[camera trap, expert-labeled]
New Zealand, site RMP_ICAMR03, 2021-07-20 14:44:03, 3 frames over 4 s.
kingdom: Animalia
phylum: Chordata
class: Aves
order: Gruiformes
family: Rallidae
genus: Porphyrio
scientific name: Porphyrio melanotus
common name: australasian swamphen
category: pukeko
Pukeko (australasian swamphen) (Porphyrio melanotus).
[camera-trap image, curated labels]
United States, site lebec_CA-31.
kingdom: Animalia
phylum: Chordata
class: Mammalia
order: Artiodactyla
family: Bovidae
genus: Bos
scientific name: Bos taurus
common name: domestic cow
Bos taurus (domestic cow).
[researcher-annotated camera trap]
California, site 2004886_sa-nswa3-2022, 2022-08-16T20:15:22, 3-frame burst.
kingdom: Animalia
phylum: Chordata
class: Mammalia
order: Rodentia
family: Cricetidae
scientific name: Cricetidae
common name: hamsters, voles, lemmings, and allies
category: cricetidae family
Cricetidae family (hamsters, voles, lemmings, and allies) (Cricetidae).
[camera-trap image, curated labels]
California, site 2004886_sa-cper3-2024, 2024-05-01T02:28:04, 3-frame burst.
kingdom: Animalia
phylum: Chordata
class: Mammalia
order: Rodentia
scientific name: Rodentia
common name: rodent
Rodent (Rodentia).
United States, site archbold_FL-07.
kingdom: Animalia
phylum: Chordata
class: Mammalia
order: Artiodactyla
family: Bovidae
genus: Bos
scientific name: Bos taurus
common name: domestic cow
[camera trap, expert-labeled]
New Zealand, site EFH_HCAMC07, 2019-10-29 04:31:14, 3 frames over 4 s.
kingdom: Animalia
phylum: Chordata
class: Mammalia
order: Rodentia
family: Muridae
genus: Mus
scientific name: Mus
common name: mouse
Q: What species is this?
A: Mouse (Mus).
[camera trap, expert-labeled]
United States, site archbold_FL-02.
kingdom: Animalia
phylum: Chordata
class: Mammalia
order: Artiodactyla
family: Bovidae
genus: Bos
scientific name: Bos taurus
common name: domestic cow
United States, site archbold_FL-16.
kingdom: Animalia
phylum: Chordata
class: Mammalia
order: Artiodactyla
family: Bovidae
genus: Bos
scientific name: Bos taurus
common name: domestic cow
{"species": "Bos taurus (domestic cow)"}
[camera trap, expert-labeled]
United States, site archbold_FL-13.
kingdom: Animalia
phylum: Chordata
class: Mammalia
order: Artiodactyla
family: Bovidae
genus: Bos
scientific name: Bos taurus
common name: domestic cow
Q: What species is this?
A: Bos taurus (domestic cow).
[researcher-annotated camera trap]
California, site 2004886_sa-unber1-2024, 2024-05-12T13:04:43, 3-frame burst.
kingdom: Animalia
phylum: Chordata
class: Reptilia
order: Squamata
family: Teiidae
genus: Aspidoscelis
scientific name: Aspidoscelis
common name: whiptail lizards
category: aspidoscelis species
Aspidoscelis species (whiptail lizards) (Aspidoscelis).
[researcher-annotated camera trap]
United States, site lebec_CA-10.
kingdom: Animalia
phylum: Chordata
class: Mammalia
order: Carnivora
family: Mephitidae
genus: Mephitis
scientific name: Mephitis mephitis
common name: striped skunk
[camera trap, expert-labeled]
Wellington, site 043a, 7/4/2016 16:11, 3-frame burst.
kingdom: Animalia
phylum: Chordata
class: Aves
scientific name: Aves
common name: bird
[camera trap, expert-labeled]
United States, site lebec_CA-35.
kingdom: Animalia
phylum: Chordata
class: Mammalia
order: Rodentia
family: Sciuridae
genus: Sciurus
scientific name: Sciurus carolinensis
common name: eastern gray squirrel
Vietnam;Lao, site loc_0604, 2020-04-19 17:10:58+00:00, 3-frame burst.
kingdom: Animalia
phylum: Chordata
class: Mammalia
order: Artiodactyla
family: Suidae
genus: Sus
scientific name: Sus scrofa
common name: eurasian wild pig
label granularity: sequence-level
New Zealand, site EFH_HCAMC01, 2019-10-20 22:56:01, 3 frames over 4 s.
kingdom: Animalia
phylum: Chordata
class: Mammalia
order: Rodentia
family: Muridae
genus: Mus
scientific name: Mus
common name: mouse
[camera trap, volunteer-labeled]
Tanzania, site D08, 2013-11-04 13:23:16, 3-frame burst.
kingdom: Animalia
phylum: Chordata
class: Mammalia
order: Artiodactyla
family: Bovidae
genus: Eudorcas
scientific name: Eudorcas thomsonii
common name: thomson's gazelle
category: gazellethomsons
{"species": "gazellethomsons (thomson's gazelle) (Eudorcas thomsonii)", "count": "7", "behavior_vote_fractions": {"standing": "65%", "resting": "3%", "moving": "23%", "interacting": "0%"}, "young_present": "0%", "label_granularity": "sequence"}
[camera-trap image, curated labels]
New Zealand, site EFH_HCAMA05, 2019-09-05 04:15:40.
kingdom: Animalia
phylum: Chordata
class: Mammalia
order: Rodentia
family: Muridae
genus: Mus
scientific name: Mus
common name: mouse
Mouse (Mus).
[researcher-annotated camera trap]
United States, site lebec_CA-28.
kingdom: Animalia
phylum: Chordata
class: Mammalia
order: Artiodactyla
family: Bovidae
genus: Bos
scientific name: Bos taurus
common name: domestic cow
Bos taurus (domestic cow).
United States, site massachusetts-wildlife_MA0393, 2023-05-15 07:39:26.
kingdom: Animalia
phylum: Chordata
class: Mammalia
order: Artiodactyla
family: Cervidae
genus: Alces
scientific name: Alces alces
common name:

■ **DIRECTIONS**
Word for word, quote the lines from the line containing "United States, site lebec_CA-28." through the end of the material, both included, and nothing else.

■ **OUTPUT OF THE EXERCISE**
United States, site lebec_CA-28.
kingdom: Animalia
phylum: Chordata
class: Mammalia
order: Artiodactyla
family: Bovidae
genus: Bos
scientific name: Bos taurus
common name: domestic cow
Bos taurus (domestic cow).
United States, site massachusetts-wildlife_MA0393, 2023-05-15 07:39:26.
kingdom: Animalia
phylum: Chordata
class: Mammalia
order: Artiodactyla
family: Cervidae
genus: Alces
scientific name: Alces alces
common name:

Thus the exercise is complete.